The tammar wallaby cytogenetic map provides a good framework for anchoring genome sequence to chromosomes, which is essential for evolutionary and comparative genome analysis . Our approach of mapping the ends of conserved blocks means that many of the 379,858 sequence scaffolds can be assigned to chromosomes . With 554 genes physically localised to chromosomes, the wallaby represents the most densely mapped marsupial genome.
Comparative analysis of gene arrangement between wallaby and opossum
Previous studies characterising marsupial chromosomes based on morphology , G-banding  and chromosome painting [6, 14, 15] report very few rearrangements between even distantly related marsupials. Our detailed cytogenetic maps of each wallaby chromosome permit a more accurate assessment of the extent of rearrangement between wallaby and opossum chromosomes. Comparative maps of each wallaby chromosome were constructed by comparing gene blocks on wallaby chromosomes with their location in the opossum genome assembly, uncovering many intrachromosomal rearrangements undetected by less sensitive cytogenetic techniques (Figure 6).

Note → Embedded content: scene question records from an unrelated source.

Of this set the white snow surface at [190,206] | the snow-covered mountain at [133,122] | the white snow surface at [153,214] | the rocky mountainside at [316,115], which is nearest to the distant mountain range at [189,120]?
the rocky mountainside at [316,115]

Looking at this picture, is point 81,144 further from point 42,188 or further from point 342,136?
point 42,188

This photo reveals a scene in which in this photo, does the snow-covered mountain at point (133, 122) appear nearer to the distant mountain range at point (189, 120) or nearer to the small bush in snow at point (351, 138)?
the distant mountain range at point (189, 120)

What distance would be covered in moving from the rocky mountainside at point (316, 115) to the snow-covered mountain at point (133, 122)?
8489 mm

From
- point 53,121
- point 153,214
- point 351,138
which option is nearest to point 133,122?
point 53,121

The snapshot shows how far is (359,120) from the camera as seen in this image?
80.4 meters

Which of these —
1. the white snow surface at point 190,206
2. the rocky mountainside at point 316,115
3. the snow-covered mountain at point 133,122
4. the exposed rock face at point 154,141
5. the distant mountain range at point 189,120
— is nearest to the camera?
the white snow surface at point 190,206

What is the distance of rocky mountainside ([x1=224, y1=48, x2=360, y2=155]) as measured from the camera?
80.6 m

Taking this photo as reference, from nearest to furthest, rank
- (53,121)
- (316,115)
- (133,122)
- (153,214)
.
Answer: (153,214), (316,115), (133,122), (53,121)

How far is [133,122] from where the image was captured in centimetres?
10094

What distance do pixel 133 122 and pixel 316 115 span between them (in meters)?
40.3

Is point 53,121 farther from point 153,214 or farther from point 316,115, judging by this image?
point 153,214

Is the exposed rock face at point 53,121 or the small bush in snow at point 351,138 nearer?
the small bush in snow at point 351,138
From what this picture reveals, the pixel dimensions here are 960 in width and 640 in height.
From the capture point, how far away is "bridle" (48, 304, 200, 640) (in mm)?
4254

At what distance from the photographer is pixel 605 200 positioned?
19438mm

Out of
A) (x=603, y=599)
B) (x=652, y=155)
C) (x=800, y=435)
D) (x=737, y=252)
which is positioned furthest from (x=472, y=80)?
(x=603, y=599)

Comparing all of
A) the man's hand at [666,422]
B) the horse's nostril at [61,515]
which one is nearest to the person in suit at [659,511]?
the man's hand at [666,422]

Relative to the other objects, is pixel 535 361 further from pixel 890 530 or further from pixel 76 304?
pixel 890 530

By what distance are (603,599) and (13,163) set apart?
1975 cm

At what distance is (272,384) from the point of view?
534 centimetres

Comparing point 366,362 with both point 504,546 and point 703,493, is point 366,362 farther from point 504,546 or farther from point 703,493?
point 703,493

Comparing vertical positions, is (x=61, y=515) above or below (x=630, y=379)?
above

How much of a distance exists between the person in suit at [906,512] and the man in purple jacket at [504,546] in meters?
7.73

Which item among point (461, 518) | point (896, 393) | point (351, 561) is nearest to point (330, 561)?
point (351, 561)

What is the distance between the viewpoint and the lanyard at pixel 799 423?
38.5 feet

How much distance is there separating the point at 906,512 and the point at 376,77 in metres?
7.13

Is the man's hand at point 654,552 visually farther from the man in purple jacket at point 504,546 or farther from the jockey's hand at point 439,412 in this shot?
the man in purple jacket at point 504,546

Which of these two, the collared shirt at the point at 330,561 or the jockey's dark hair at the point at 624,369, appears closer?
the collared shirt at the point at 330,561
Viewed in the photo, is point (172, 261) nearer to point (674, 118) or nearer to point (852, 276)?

Chromosome painting, using chromosome-specific probes from the marsupial species with the highest chromosome number (Aepyprymnus rufescens, the rufous bettong) has previously shown that marsupial autosomes consist of 18 segments (referred to as C1 to C18)  conserved between all marsupial families. We were able to determine the boundaries of most of these conserved segments using our mapping data. Since the probes used for the delineation of these conserved segments were derived from A. rufescens (an Australian macropodiformes species, more closely related to the tammar wallaby than the opossum), the conserved segment boundaries may not reflect the gene arrangement observed in the ancestral marsupial as there may have been rearrangements that have occurred specifically in the macropodiformes lineage.
The boundaries of C4, C7 - C9, C11, C13, C14, C17 and C18 were easily elucidated from the wallaby/opossum comparative map. For example, C7 makes up an entire arm of wallaby chromosome 7, yet lies between C8 and C9 on opossum chromosome 1, making it easy to delineate the boundary of C7 on the opossum chromosome, and hence, the boundary between C8 and C9 on wallaby chromosome 1. Other boundaries were more difficult to delineate. For instance, chromosome painting shows that C1 corresponds to the short arm of wallaby chromosome 1, but genes from this segment do not lie in one discreet block on opossum chromosome 6; two genes (RAMP3 and PRKCD) are at the distal to end of opossum chromosome 6 flanked by C2 genes, and ACO1 lies amongst C3 genes. Similarly, the multiple rearrangements of segments C2 and C3 between wallaby and opossum make it difficult to conclusively place genes RSP6, QPRT and DMRT1 into either segment (Figure 6). Several boundaries were difficult to distinguish due to rearrangement of two or more segments on one chromosome in both wallaby and opossum (e.g. C4, C5 and C6 on wallaby chromosome 4 and C15 and C16 on the long arm of wallaby chromosome 3).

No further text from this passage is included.